Etes-vous surpris par le tournant pris par l'intervention française ?.
Je ne suis malheureusement pas surpris puisque la situation actuelle sur le terrain découle de la logique même de cette action. Dans ce cas précis, l'humanitaire, le politique, le militaire... tout a été mélangé. De fait, cela ne pouvait donc aboutir à ce que l'on voit et entend aujourd'hui. On ne peut pas faire de l'humanitaire quand on fait une mauvaise politique et surtout quand on ne veut pas en changer. C'est très bien de sauver des vies humaines, et je m'en félicite, mais dans le même temps, on protège des criminels qui, demain comme hier, peuvent massacrer des milliers de personnes. Notre refus n'est pas d'aujourd'hui. Il y a plus d'un mois, j'avais rencontré le président de la République et je lui avais dit tout le mal que je pensais de la politique française au Rwanda. Une politique qui soutenait déjà des assassins et un régime corrompu et dictatorial. Et deux semaines avant l'intervention, j'avais, au cours d'un entretien avec Edouard Balladur, souligné combien cette action allait être périlleuse. Les faits nous ont donné raison.
Quelle solution préconisez-vous désormais ?
Que la France s'en aille ! Il est plus que temps de laisser la place aux troupes de la MINUAR. C'est la seule solution viable. La France est trop empêtrée dans ce bourbier, non seulement au Rwanda, mais j'ajouterais, dans l'ensemble des pays d'Afrique que nous continuons de soutenir.
Vous parlez de bourbier, le député RPR Jacques Baumel évoque lui le Vietnam…
Le Vietnam, je ne sais pas… mais en tout cas cette opération ne va déboucher sur rien sinon que de laisser au pouvoir des gens qui sont une catastrophe pour le continent entier.
N'avez-vous le sentiment qu'une fois plus, l'opinion publique a été manipulée ?

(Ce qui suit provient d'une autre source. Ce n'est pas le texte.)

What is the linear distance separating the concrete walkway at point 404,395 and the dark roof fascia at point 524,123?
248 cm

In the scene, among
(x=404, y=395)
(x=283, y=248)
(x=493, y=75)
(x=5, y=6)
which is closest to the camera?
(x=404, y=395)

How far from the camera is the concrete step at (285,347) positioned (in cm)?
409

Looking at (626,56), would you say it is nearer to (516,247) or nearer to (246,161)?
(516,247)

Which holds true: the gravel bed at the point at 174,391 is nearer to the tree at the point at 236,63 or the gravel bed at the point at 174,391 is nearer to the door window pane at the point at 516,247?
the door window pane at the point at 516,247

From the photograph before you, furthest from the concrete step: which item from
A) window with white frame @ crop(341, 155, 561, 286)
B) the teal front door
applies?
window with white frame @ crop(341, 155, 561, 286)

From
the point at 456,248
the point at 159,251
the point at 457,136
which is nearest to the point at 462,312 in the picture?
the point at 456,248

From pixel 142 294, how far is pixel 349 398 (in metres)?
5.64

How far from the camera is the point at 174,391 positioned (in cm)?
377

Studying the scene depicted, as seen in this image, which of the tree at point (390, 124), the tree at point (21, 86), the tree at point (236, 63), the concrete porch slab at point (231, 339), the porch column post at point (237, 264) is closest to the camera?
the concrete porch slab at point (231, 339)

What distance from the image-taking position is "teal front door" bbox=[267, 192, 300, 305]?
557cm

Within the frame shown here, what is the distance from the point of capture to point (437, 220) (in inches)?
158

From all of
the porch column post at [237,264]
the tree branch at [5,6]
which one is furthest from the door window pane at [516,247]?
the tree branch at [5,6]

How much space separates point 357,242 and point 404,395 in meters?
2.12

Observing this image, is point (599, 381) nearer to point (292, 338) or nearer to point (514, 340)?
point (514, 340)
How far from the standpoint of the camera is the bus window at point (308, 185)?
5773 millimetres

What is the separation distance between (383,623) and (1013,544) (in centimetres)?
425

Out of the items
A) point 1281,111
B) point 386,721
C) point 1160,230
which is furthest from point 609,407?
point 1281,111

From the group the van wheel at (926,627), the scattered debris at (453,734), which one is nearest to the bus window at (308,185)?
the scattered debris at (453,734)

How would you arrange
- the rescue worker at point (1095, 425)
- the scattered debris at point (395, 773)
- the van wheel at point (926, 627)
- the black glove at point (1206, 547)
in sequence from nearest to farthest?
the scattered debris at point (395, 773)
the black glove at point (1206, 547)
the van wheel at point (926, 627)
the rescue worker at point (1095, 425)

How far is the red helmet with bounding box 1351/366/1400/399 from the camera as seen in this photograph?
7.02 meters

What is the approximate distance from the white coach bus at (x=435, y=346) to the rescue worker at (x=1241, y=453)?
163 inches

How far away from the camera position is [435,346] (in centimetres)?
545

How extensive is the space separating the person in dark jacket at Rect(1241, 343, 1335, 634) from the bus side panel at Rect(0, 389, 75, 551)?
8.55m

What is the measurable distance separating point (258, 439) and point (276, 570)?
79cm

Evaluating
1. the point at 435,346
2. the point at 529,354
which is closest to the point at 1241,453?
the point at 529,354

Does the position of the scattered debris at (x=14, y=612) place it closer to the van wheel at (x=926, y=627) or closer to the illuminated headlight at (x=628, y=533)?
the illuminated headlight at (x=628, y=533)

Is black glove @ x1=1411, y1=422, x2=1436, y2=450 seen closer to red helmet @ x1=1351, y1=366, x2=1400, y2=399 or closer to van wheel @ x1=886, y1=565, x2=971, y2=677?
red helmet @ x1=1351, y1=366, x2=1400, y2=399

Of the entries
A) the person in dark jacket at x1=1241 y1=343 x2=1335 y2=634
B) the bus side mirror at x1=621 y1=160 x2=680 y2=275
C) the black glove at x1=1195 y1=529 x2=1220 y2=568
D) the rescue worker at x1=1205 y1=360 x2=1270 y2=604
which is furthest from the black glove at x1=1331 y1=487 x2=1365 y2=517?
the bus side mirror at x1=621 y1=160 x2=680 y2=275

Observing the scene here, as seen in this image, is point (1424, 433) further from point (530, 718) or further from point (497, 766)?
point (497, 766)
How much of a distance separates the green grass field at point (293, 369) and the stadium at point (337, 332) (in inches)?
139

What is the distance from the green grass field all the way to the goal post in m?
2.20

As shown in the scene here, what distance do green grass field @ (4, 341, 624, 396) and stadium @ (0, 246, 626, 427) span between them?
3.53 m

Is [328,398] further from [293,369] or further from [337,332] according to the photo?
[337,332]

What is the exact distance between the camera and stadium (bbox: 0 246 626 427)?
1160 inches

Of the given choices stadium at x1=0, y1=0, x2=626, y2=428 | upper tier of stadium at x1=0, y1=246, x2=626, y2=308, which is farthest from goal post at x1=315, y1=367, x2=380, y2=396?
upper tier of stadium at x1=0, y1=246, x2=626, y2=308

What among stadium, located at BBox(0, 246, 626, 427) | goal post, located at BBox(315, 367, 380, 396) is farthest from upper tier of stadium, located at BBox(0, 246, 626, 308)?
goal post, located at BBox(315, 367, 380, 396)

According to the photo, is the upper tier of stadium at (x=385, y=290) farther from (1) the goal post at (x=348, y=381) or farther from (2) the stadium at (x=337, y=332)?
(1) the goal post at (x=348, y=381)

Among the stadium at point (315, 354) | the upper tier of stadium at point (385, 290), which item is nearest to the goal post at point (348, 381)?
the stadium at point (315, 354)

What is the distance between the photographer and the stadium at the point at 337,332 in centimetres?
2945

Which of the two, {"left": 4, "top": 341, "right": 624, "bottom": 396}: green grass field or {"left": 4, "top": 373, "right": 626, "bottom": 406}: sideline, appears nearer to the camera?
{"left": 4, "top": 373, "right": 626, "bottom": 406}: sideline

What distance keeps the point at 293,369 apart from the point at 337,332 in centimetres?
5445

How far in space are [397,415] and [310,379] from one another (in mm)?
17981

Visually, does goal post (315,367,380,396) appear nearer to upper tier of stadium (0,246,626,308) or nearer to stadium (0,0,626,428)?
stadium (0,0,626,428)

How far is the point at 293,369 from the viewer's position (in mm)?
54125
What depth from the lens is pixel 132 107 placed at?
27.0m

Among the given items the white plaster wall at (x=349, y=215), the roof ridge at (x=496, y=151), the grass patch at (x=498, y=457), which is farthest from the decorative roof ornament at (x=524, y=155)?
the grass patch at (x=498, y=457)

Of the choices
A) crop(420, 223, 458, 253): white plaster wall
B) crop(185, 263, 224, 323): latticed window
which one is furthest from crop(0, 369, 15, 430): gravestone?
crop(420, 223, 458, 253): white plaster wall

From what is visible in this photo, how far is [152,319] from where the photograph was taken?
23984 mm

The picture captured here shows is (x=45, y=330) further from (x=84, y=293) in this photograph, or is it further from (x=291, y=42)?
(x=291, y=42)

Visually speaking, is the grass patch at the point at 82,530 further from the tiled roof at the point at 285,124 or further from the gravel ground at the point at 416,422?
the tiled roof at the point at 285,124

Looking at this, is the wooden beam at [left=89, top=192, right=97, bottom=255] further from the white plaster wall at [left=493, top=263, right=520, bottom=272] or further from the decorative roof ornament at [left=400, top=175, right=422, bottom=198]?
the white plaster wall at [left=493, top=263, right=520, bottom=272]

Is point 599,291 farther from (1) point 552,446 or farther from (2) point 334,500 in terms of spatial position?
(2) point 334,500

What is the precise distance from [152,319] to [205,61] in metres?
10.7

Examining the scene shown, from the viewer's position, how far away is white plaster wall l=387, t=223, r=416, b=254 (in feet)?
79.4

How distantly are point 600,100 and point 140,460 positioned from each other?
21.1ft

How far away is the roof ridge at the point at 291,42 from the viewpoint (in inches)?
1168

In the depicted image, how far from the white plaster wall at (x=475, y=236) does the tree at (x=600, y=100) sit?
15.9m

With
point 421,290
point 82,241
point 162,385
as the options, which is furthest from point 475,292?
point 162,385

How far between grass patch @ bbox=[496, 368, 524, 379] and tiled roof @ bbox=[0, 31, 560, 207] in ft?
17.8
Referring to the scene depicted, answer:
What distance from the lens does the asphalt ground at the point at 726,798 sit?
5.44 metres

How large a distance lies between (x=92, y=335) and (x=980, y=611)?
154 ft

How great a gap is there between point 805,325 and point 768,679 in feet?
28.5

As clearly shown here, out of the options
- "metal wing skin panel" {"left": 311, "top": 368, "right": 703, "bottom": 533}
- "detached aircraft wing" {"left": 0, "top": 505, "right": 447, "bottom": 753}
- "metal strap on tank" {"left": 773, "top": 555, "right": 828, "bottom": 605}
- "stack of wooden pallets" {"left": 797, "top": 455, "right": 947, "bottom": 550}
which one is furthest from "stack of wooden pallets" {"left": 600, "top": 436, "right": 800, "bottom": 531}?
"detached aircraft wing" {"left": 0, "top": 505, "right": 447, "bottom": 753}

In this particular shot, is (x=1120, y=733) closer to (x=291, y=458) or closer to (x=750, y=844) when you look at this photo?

Bien sur, on fait que çà d'ailleurs. Tout le monde vend aujourd'hui de l'humanitaire. Il n'y a pas un département ou un ministère qui n'en fasse pas aujourd'hui ! Mais sous ce pavillon, c'est une toute autre marchandise que l'on amène dans ces pays. C'est pour cette raison que nous avons décidé, nous organisations humanitaires, de créer un collectif afin, non seulement de collecter et d'aider effectivement le peuple rwandais mais aussi de donner notre point de vue. Un point de vue qui, lui, ne prend qu'en compte l'enjeu humanitaire, et aucun autre.